静かに問いかける美術作品が原美術館の最後を飾る

1979年、当時としては極めて珍しかった現代美術の専門ミュージアムとして開館した原美術館。以後41年にわたって、国内外のさまざまな現代美術を紹介してきた同館が、来年1 月11日をもって東京から群馬に拠点を移す。「光―呼吸 時をすくう5 人」展は、東京で開催される最後の展覧会である。

佐藤雅晴《東京尾行》12 チャンネル ビデオ、2015-2016

今井智己、城戸保、佐藤時啓(ときひろ)、佐藤雅晴、リー・キット(李傑)の5 人は、慌ただしい日常生活の中で、意識されぬまま過ぎ去る時や、見過ごされてしまいそうな光景を、丁寧にとりあげてきた美術家たちだ。いずれの表現も社会を省察し、観る者の心に静かに問いかけるような作品だが、もうすぐ誰も訪れることがなくなる美術館では、とくに「不在」や「人の気配」を感じさせる作品に心惹かれる。
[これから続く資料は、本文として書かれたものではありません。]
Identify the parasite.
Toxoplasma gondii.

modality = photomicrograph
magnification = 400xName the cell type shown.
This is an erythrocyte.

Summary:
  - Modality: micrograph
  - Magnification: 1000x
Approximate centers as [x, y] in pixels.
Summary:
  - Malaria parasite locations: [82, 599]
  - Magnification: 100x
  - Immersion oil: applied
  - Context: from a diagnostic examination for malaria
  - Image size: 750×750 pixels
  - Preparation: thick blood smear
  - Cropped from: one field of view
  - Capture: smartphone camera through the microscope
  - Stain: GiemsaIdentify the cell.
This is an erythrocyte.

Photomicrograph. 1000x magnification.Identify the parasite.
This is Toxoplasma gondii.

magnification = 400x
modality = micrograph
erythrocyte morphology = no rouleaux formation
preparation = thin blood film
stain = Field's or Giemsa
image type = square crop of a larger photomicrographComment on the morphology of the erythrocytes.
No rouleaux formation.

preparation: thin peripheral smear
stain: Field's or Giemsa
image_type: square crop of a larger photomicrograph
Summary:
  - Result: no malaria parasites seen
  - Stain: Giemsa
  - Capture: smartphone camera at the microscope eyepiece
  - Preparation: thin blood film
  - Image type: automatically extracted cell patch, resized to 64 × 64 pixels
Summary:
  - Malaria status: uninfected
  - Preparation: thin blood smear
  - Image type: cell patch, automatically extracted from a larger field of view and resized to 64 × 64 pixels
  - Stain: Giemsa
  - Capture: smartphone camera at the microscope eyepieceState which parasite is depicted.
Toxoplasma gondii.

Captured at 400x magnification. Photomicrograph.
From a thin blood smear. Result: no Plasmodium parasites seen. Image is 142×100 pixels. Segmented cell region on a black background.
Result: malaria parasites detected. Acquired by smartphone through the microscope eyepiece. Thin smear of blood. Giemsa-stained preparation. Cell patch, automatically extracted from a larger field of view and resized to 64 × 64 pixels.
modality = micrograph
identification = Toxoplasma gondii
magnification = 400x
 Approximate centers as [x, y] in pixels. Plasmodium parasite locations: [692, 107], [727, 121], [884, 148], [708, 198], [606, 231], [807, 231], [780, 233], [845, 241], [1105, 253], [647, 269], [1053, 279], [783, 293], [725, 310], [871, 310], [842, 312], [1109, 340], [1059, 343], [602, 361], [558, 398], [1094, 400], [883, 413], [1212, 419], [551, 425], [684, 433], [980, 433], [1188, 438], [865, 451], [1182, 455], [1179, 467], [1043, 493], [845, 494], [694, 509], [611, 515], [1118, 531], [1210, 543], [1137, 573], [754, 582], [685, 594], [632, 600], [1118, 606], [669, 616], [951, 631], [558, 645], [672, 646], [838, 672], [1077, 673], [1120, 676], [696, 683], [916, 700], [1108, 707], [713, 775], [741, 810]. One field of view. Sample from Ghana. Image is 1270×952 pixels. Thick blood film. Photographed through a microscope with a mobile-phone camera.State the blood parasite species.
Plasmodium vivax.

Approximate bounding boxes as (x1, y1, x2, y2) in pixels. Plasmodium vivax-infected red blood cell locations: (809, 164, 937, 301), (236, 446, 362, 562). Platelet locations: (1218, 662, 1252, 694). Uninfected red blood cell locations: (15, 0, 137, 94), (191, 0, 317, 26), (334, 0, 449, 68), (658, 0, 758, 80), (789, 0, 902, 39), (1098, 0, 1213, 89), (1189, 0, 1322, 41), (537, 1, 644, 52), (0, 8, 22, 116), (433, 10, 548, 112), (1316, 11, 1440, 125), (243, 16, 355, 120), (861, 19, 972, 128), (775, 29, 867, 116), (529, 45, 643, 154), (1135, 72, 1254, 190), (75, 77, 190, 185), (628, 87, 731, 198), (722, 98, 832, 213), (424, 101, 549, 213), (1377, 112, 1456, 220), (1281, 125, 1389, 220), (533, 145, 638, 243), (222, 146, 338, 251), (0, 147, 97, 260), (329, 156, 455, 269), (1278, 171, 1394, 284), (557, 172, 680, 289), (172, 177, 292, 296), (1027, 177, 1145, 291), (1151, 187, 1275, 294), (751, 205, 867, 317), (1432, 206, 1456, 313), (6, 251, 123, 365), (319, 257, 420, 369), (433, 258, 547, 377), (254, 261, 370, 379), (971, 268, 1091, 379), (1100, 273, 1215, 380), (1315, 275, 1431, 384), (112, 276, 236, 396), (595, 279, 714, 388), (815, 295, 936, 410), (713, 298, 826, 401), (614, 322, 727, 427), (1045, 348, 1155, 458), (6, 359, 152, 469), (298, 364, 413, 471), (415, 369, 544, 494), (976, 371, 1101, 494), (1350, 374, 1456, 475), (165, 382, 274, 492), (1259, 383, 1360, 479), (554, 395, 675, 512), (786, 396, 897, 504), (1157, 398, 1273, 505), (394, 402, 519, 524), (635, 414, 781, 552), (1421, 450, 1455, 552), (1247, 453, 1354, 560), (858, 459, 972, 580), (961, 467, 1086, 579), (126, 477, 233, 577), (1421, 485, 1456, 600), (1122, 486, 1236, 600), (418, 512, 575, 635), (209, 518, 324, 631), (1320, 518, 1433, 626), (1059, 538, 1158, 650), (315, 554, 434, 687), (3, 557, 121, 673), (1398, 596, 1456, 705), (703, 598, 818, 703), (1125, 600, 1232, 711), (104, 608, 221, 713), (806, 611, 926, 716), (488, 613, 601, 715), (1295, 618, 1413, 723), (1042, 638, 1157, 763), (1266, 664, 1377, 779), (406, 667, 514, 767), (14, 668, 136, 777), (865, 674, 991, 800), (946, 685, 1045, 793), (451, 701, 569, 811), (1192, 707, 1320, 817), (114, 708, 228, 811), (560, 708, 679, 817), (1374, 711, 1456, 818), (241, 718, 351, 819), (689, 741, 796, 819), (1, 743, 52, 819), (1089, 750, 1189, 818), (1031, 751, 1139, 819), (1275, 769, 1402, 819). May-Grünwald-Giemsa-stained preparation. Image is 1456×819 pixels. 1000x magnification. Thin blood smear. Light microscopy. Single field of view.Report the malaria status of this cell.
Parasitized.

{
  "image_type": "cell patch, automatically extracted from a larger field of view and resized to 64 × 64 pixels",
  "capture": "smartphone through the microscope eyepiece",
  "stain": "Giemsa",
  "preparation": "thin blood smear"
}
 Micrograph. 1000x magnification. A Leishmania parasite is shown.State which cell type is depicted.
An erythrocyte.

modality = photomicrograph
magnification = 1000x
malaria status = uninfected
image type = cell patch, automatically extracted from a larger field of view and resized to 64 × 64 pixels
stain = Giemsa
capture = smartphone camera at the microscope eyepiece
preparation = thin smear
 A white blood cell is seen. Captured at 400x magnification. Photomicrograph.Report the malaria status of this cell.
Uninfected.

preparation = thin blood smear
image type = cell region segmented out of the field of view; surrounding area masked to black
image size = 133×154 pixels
たとえば、入館してまず聞こえてくるのは、ピアノの自動演奏による、ドビュッシーの「月の光」。昨年、45歳という若さで亡くなった佐藤雅晴《東京尾行》のインスタレーションで、私たちはこの甘くはかない曲を聴きながら、誰もいない部屋にひっそりと咲く花瓶の花など、実写とアニメが融合した不思議な映像作品を眺めるのだ。

また長時間露光により、ペンライトや鏡を持って歩いた軌跡をフィルムに定着させるシリーズ「光―呼吸」で知られる佐藤時啓は、本展のための新作を発表。閉館となる原美術館と、2021年より両館を集約し原美術館ARCとして活動するハラ ミュージアム アーク(群馬県渋川市)を、まばゆい光で満たす。1938年に竣工した美術館の瀟洒な建物とも、これでお別れ。ぜひ最後にその姿を目に焼き付け、心にとどめていただきたい。